What the data doesn't tell you¶

This matters more than the methodology section, so read it before looking at any chart.

These are synthetic benchmarks. A benchmark that measures JSON decoding throughput runs a fixed payload in a tight loop with no other goroutines competing, no GC pressure from adjacent subsystems, no network jitter, no disk I/O. Your production service runs with 40 goroutines, a GC that fires mid-request, and a JSON payload that varies by two orders of magnitude depending on the query. The synthetic numbers tell you how Go's runtime and standard library behave in isolation.

A few specific gaps worth naming.

The amd64 data comes entirely from Intel Ice Lake (c6i). AMD Zen behaves differently, especially for crypto operations where AES-NI implementations differ and AVX-512 availability changes what the compiler generates. "Linux amd64" in this dataset means Intel Ice Lake specifically.

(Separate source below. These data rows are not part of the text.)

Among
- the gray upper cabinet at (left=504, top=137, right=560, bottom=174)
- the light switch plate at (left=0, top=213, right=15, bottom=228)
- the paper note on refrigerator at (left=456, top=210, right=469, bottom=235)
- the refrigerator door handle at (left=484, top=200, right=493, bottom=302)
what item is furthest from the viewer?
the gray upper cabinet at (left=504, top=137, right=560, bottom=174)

All instances are 4 vCPUs, benchmarks run at GOMAXPROCS=4. Production systems at 32 or 64 cores see qualitatively different GC pause distribution and scheduler contention. Nothing in this dataset speaks to that.

Networking benchmarks run over loopback. They measure Go's networking stack, not end-to-end network performance.

If a benchmark shows Go 1.26 is 15% faster at small allocations than 1.25 on Linux amd64, that's a real signal. If it shows 3%, that's within noise for most benchmarks. The reliability labels and CV values in the comparison tool are there to help you distinguish the two. Use them.

What's next¶

The pipeline itself is open source, part of the go-optimization-guide repository. Everything needed to reproduce a run is in perf-tracking/tools/.

AMD Zen coverage is on the list. The c7a.xlarge (Zen 4) is a natural next addition. I want to quantify how much the microarchitecture differences actually affect the benchmark distributions before publishing those numbers, rather than leaving the explanation as an exercise for the reader.